Our VoiceNews & Politics

A Record Breaking Moment

Guest Blogger • Oct 10, 2008

Now that the presidential campaigns of Barack Obama and John McCain have dwindled down to less than four weeks, the American public’s attention towards each of these candidates has intensified.

There has been an increase of interest in politics for a variety of different reasons. Exciting candidates, lack of an incumbent, and the desire for change are among the top reasons many people have been interested in this election. This year there have been record numbers of people that have campaign coverage such as convention speeches and debates.

Barack Obama’s acceptance speech at the Democratic National Convention set the record for the most watched convention speech of all time, with 38.4 million viewers. That was until John McCain made his speech one week later, drawing 38.9 million viewers. In between both, Sarah Palin made her speech with 37 million people tuned in.
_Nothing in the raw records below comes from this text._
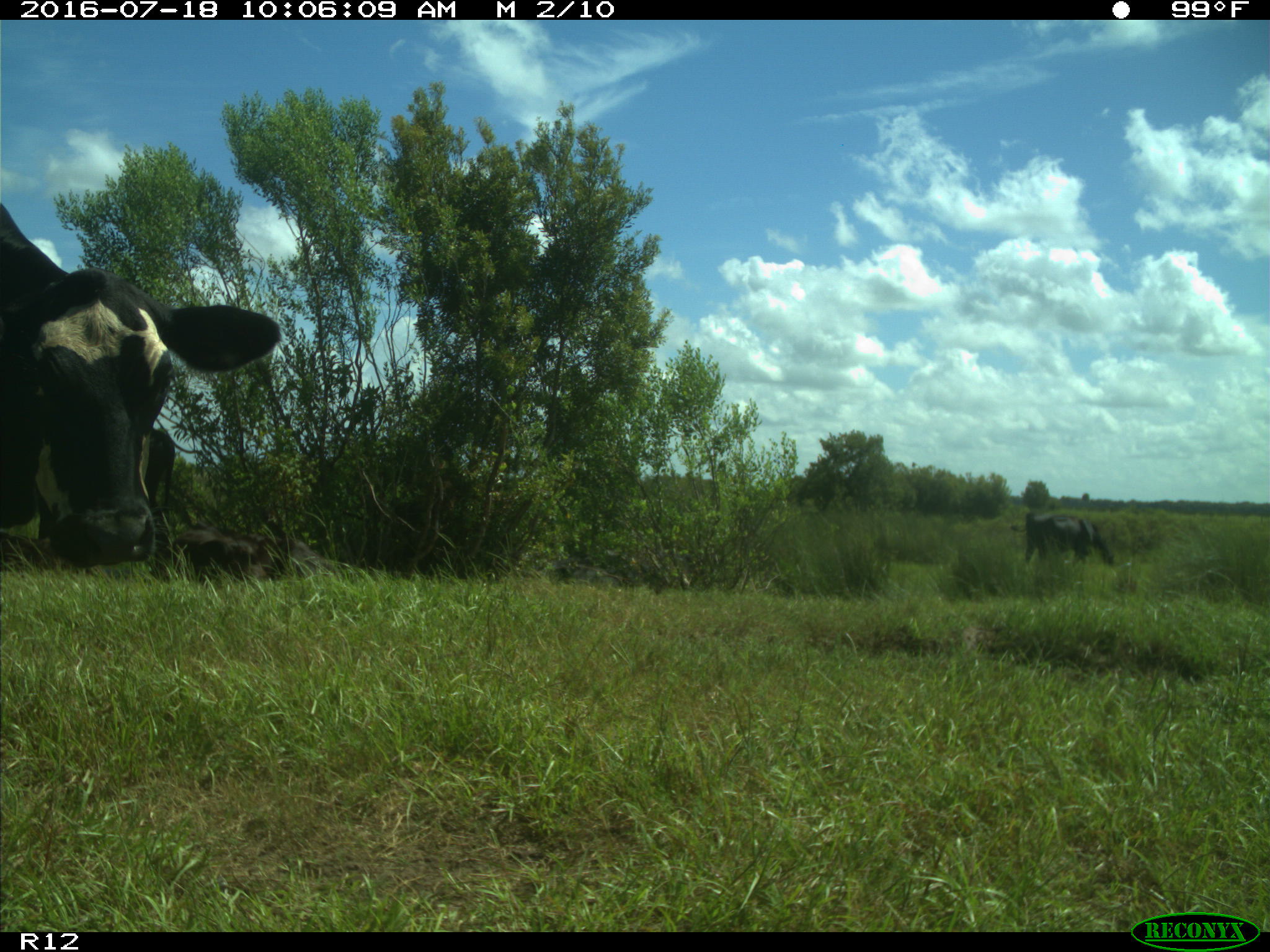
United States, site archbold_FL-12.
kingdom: Animalia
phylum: Chordata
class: Mammalia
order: Artiodactyla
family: Bovidae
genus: Bos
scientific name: Bos taurus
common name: domestic cow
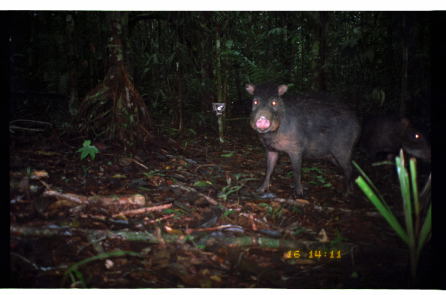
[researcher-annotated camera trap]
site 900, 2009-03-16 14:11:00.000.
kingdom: Animalia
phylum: Chordata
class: Mammalia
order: Artiodactyla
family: Tayassuidae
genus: Tayassu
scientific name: Tayassu pecari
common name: white-lipped peccary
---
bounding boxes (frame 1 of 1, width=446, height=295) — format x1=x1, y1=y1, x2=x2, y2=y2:
tayassu pecari: x1=242, y1=80, x2=362, y2=197; x1=356, y1=108, x2=432, y2=169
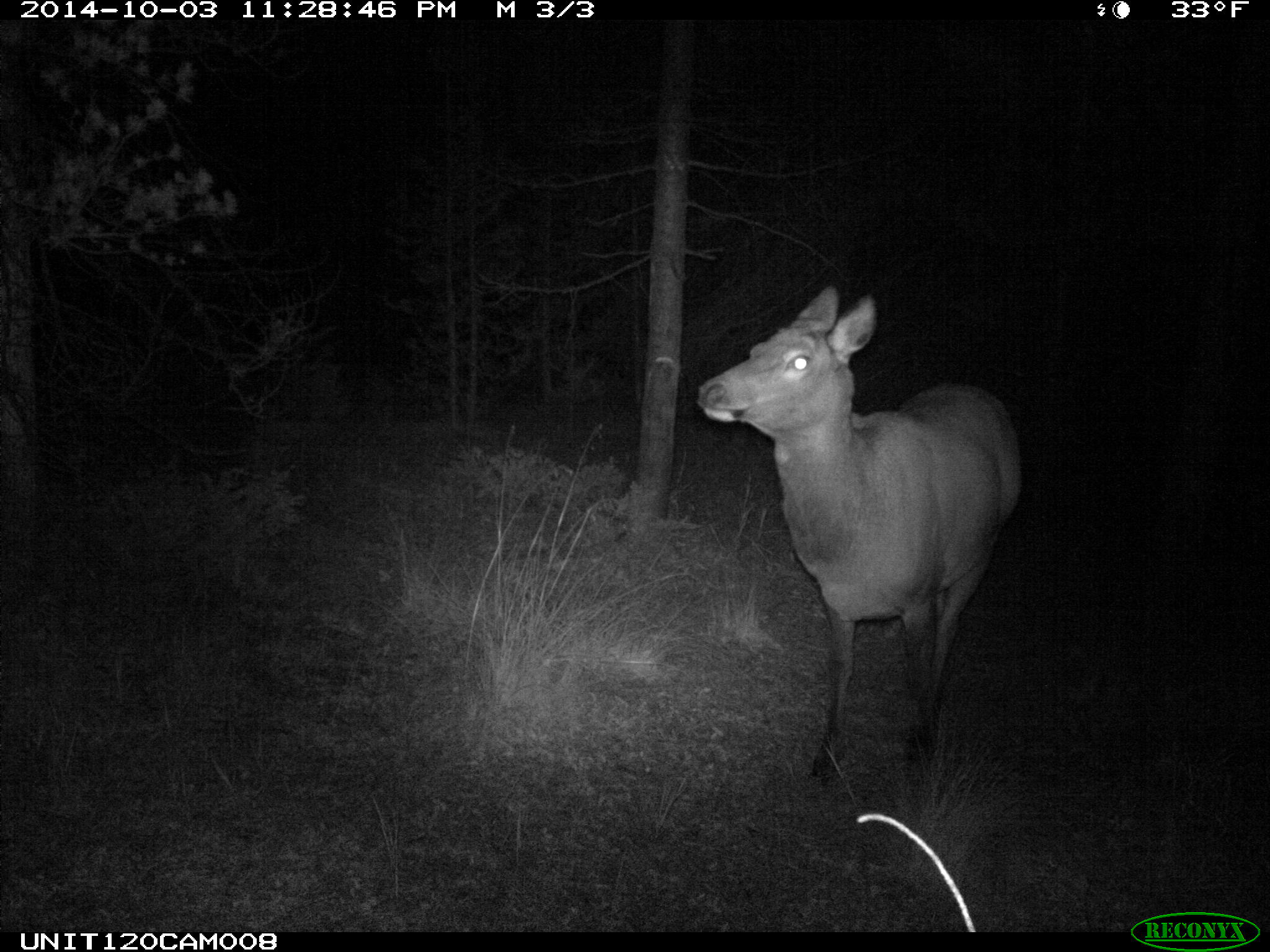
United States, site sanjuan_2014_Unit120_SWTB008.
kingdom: Animalia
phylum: Chordata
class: Mammalia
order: Artiodactyla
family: Cervidae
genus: Cervus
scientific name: Cervus elaphus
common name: red deer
Cervus elaphus (red deer).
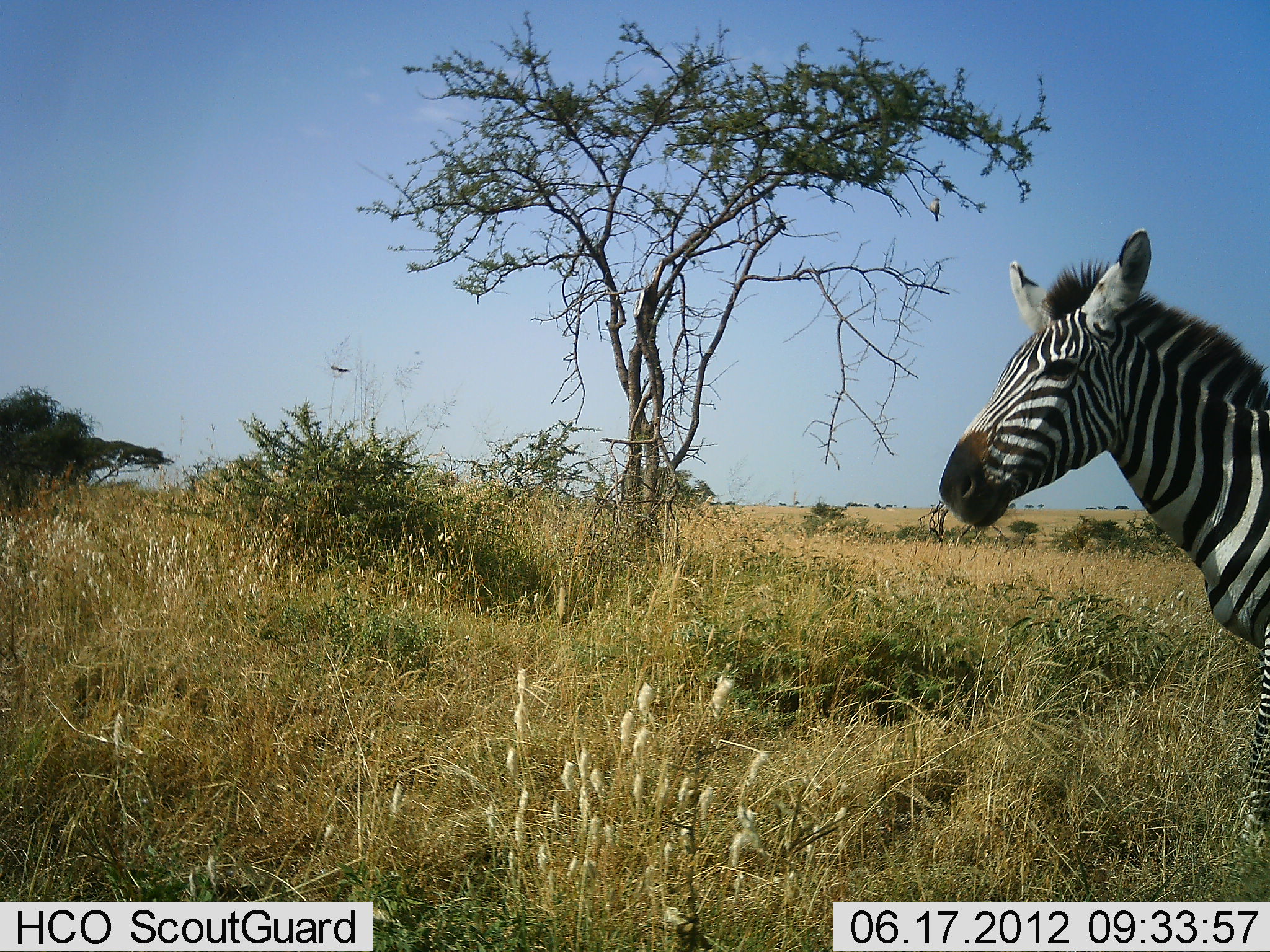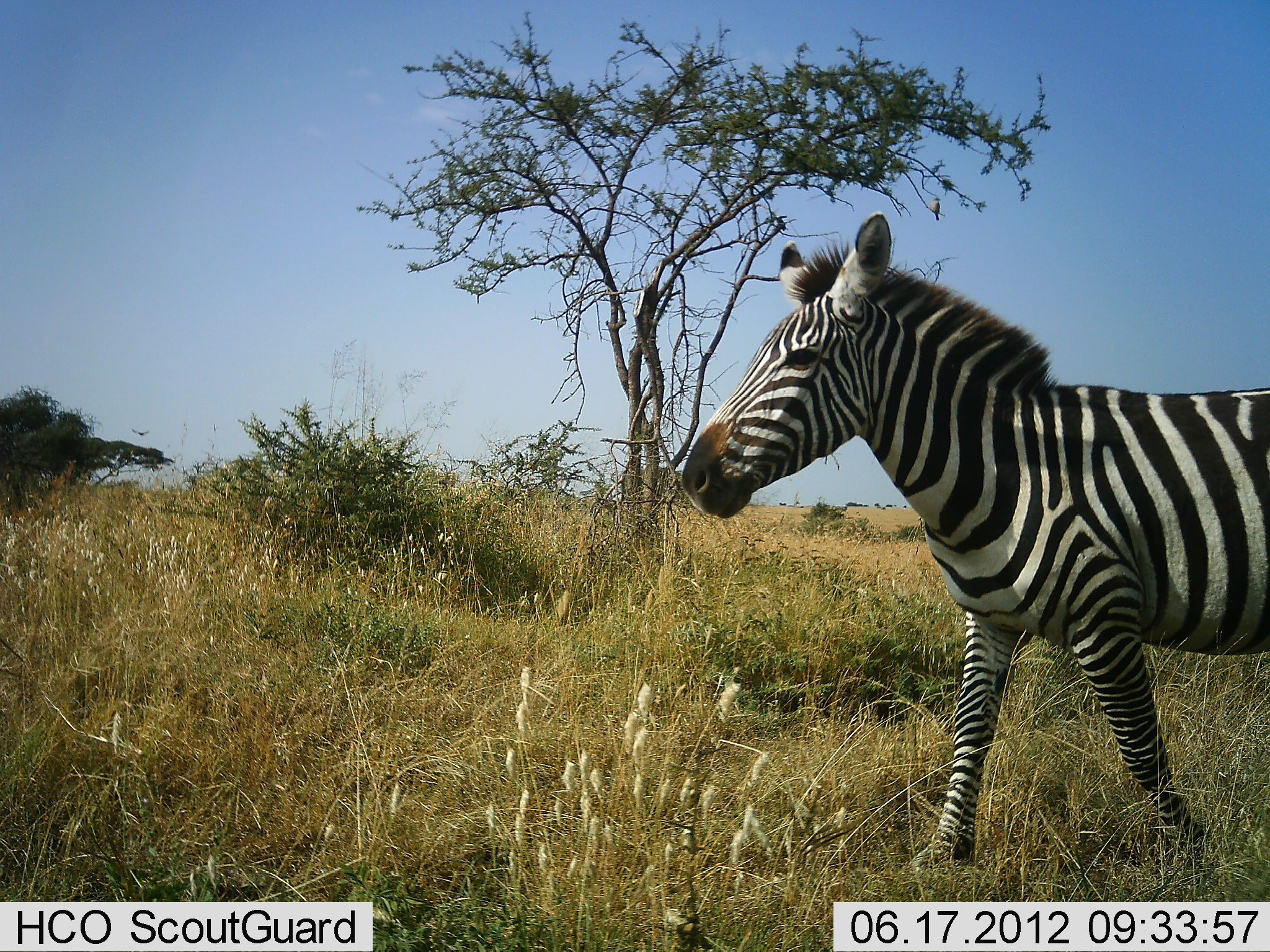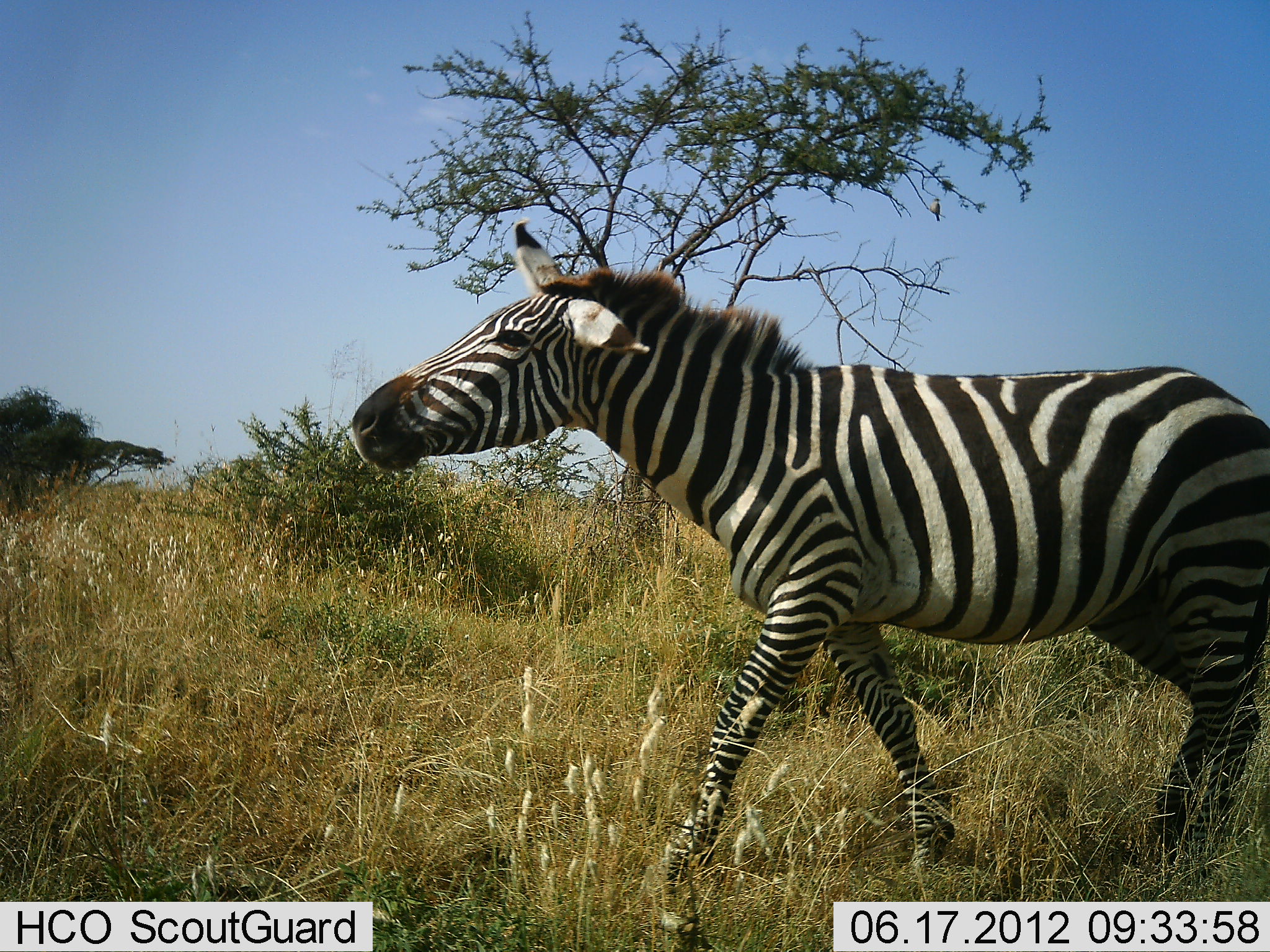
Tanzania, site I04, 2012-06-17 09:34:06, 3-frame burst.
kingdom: Animalia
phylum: Chordata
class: Mammalia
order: Perissodactyla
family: Equidae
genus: Equus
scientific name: Equus quagga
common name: plains zebra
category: zebra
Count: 1.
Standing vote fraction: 0%.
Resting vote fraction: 0%.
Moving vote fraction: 100%.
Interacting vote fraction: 0%.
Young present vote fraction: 0%.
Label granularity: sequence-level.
57 million people watched the first presidential debate while the latest debate between Obama and McCain had 63 million viewers.

The vice presidential debate between Joe Biden and Sarah Palin drew 69.9 million viewers, making it the most watched debate since 1992’s presidential debate between Bill Clinton, Ross Perot, and George Bush.

To give this a bit of context here are some other ratings:

NBC averaged 27.7 million viewers during this year’s Olympics. The highest rating it received was 34.9 million.

American Idol averaged 28.1 million viewers last season.

Last year’s Super Bowl was the most watched one of all time with an average of 97 million viewers.

While the debates and conventions speeches don’t quite reach Super Bowl numbers, it is still important to note that the Super Bowl occurs once a year while the speeches and debates are one of many election moments people may watch.

With the level of interest seen thus far, election day will likely break records. According to experts 125 – 200 million people are expected to vote this fall.

While high voter turnout is a good thing, the likelihood for things such as voter fraud also increases. Hopefully this will not be the case, but it is entirely possible that there will be problems similar to those that occurred in Florida in 2000 and Ohio in 2004.

The most important thing that we as citizens can do, no matter who we are voting for, is to ensure the sanctity of our vote. Although there is no such thing as a perfect election, as citizens, we must expect that this election be held to the highest of standards. This is what we deserve and what we must demand.